RECORDS:
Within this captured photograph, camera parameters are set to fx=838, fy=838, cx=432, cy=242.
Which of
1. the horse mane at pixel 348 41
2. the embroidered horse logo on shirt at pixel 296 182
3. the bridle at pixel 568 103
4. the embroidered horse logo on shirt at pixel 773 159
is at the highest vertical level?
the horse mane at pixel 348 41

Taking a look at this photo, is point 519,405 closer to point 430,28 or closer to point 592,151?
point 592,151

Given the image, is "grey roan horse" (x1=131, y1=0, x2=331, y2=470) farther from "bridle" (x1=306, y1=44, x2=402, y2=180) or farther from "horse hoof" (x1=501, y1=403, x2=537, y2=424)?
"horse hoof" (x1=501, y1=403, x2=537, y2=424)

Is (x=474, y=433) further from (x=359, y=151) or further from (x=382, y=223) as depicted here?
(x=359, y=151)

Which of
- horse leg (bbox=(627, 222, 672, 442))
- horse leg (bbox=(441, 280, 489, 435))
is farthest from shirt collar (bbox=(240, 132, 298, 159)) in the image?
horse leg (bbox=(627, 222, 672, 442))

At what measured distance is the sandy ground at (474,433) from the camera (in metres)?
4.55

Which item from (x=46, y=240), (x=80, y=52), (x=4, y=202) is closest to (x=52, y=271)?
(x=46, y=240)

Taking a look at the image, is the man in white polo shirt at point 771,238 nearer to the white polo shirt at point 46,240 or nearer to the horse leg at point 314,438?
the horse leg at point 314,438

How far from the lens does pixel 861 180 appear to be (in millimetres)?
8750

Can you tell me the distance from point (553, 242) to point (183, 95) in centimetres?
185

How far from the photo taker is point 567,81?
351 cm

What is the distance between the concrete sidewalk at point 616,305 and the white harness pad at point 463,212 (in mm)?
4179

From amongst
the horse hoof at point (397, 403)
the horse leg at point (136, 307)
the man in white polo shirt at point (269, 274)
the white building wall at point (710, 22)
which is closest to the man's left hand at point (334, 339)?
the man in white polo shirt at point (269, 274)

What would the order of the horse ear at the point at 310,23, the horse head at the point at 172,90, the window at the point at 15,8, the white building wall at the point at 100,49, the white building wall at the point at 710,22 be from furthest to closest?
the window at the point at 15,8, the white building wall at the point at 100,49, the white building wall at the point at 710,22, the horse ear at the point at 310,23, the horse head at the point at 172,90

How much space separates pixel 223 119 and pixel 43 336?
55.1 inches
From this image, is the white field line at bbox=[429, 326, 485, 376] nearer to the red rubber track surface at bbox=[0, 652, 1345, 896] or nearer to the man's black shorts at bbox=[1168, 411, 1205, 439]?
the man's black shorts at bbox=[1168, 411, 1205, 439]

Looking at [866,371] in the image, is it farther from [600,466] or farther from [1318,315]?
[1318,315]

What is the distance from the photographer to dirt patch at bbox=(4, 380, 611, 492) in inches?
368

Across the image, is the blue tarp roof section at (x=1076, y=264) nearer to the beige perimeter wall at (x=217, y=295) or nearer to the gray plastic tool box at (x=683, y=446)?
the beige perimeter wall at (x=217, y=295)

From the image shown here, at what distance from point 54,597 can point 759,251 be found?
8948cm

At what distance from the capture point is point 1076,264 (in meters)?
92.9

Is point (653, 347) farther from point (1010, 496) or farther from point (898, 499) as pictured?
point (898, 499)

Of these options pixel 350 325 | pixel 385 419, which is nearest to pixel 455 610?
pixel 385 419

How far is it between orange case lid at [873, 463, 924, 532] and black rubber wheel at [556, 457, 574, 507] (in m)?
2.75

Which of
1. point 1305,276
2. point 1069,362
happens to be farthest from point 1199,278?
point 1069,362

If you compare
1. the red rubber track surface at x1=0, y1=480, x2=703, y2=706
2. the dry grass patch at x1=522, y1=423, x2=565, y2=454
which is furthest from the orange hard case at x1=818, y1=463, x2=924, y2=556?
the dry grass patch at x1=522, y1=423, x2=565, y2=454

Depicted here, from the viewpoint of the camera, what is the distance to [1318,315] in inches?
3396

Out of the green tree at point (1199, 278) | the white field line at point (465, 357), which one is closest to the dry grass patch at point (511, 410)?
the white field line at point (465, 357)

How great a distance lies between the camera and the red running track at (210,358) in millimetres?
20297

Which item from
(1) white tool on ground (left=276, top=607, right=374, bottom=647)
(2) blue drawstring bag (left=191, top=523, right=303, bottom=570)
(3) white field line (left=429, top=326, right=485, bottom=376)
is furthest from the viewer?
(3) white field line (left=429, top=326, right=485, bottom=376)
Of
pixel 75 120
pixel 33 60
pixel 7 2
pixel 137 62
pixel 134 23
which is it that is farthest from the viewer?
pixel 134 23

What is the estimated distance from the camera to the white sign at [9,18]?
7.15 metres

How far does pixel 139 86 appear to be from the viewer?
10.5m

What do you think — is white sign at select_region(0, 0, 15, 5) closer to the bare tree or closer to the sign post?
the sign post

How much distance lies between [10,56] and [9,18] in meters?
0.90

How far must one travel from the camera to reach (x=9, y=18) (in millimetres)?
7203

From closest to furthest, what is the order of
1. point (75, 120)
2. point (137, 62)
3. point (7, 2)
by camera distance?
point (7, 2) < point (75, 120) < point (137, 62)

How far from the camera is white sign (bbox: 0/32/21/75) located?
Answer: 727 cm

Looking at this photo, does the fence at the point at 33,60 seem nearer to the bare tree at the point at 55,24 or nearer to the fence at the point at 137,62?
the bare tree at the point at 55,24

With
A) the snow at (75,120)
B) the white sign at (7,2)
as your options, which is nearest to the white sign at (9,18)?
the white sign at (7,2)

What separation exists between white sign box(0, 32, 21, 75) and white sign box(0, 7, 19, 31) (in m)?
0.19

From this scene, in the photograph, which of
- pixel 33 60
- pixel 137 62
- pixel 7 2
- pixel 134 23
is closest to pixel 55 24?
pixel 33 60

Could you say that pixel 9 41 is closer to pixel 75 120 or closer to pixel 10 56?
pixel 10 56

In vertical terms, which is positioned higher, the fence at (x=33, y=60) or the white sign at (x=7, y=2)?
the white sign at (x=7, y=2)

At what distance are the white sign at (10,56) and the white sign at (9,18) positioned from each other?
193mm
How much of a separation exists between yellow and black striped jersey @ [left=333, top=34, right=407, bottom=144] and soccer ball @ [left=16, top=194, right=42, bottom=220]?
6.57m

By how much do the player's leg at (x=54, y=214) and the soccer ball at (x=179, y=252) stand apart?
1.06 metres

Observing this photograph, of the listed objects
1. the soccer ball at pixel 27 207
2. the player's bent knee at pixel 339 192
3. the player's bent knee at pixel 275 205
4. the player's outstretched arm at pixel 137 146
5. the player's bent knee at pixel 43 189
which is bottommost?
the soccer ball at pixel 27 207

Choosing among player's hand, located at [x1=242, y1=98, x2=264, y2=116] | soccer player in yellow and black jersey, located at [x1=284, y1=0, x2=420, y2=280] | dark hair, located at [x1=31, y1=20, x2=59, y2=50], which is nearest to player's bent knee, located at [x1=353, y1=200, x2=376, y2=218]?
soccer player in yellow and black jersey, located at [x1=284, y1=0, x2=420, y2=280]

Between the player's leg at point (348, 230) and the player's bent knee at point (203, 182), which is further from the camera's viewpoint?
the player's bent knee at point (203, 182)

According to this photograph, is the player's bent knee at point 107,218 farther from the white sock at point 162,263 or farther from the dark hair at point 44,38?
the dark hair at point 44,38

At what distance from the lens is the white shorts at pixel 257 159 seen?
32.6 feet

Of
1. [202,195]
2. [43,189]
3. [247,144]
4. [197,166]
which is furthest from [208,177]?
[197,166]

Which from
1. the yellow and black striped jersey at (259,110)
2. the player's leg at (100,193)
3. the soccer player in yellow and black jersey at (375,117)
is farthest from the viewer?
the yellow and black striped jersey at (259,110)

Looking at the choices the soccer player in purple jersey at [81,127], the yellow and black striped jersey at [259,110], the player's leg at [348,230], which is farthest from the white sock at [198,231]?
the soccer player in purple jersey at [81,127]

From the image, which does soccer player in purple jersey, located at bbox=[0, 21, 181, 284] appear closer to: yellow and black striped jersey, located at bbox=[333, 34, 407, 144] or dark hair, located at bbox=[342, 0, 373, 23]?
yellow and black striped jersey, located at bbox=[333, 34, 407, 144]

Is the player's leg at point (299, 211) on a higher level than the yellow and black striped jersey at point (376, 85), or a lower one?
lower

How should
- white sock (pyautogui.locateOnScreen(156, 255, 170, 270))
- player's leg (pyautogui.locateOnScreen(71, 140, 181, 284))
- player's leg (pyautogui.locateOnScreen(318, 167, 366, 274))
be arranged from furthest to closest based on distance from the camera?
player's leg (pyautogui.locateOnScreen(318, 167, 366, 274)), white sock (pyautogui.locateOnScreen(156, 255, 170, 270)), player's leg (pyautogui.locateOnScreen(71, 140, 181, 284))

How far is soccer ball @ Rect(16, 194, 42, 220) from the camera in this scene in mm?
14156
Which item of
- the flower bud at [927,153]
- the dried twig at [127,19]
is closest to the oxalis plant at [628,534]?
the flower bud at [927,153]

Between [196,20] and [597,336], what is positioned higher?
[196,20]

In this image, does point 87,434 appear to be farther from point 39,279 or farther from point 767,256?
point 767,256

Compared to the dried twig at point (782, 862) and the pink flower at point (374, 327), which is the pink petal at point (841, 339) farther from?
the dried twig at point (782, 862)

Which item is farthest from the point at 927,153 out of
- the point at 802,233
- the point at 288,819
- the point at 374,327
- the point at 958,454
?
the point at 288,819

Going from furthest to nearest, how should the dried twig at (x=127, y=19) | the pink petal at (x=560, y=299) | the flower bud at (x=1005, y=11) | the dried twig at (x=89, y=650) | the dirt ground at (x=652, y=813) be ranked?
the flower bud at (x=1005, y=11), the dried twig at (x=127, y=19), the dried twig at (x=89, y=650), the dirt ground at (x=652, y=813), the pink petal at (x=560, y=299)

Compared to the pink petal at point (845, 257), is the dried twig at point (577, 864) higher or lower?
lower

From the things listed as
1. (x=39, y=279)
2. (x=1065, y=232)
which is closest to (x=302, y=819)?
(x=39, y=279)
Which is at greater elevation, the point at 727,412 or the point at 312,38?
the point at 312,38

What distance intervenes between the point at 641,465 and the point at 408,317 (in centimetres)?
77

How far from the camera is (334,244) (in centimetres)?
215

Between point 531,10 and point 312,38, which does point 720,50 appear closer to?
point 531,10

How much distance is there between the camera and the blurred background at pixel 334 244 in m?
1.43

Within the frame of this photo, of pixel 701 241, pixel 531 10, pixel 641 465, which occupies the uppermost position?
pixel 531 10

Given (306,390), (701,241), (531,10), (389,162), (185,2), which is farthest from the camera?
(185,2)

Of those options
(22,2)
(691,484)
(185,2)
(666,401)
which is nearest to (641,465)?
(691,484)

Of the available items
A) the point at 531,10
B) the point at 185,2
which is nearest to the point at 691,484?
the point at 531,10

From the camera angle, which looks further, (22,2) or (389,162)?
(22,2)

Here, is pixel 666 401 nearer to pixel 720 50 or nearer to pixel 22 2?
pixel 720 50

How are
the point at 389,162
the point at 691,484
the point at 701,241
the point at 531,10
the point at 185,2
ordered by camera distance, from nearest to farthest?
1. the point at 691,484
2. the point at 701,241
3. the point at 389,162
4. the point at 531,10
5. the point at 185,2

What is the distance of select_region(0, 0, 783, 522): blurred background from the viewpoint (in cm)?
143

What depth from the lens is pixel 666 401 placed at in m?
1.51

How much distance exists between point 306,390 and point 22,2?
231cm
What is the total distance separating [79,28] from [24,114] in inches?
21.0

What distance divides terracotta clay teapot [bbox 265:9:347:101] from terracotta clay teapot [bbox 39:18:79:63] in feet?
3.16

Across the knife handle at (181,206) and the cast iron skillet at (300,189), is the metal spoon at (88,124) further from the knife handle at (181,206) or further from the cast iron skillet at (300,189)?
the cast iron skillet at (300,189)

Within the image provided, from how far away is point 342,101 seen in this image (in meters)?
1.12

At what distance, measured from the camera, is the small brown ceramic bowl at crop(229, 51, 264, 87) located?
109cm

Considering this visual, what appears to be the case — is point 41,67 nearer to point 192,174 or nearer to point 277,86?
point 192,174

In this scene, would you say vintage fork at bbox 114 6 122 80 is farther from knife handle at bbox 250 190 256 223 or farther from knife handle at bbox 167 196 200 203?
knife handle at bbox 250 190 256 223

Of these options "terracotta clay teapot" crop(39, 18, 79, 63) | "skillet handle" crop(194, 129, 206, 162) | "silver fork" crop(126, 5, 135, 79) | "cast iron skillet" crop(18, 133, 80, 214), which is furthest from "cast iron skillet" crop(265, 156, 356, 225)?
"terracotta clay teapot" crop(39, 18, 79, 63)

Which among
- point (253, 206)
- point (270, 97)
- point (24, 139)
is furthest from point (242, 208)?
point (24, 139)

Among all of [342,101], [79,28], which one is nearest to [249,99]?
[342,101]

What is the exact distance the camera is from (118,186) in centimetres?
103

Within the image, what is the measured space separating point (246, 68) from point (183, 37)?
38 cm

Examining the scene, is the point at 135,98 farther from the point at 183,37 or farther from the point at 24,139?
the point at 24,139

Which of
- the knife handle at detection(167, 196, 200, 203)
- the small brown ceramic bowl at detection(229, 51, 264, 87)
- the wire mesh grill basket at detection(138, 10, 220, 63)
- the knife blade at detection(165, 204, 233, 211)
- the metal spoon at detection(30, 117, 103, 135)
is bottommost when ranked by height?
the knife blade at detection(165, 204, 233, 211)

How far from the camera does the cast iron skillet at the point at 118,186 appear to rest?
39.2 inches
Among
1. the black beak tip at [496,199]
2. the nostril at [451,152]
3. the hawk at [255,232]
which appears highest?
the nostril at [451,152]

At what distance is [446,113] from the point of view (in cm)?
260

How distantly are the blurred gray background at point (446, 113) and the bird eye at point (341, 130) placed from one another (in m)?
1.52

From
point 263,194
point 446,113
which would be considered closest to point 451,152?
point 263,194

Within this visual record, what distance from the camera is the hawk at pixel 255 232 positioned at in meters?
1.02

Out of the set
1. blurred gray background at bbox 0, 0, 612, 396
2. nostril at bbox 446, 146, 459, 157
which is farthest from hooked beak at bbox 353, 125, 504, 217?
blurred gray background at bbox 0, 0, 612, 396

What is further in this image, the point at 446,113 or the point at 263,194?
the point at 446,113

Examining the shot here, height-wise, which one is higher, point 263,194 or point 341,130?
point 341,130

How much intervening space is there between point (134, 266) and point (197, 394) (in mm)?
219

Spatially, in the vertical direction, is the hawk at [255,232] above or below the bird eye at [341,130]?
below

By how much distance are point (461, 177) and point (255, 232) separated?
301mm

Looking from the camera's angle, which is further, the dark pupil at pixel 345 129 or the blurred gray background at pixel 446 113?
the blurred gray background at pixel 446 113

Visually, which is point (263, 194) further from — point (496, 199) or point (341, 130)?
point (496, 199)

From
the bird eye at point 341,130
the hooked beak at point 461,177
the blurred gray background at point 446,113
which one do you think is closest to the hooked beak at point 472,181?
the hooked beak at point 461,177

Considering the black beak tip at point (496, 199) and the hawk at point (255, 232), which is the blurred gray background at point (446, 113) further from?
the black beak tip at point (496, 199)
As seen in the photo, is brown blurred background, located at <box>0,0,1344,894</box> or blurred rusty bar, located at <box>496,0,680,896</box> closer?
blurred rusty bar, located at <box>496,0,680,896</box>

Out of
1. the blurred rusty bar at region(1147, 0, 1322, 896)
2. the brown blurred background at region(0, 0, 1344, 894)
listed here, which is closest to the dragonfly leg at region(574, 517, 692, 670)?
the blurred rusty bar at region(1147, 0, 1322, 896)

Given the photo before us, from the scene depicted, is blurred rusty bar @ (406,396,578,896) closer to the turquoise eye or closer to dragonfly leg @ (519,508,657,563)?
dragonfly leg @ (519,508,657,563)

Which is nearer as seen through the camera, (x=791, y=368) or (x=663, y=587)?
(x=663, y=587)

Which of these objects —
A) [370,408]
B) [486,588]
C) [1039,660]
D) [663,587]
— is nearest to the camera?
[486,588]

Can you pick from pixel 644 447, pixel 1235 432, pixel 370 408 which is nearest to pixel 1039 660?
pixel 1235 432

EXERCISE: Write out again, word for word, the lines above, starting with the line that contains "According to this" and going on through the line that contains "366, 274)), white".

EXERCISE OUTPUT:
According to this photograph, is the player's bent knee at point 107,218 farther from the white sock at point 162,263 or farther from the dark hair at point 44,38?
the dark hair at point 44,38

At what distance from the lens is the white shorts at pixel 257 159 seen?
32.6 feet

Of
1. [202,195]
2. [43,189]
3. [247,144]
4. [197,166]
which is furthest from [208,177]?
[197,166]

Which from
1. the yellow and black striped jersey at (259,110)
2. the player's leg at (100,193)
3. the soccer player in yellow and black jersey at (375,117)
is farthest from the viewer?
the yellow and black striped jersey at (259,110)

Looking at the choices the soccer player in purple jersey at [81,127], the yellow and black striped jersey at [259,110], the player's leg at [348,230], which is farthest from the white sock at [198,231]?
the soccer player in purple jersey at [81,127]

From the image, which does soccer player in purple jersey, located at bbox=[0, 21, 181, 284] appear closer to: yellow and black striped jersey, located at bbox=[333, 34, 407, 144] or dark hair, located at bbox=[342, 0, 373, 23]?
yellow and black striped jersey, located at bbox=[333, 34, 407, 144]

Is the player's leg at point (299, 211) on a higher level than the yellow and black striped jersey at point (376, 85), or a lower one?
lower

How should
- white sock (pyautogui.locateOnScreen(156, 255, 170, 270))
- player's leg (pyautogui.locateOnScreen(71, 140, 181, 284))
- player's leg (pyautogui.locateOnScreen(318, 167, 366, 274))
be arranged from furthest to closest based on distance from the camera?
player's leg (pyautogui.locateOnScreen(318, 167, 366, 274)), white sock (pyautogui.locateOnScreen(156, 255, 170, 270)), player's leg (pyautogui.locateOnScreen(71, 140, 181, 284))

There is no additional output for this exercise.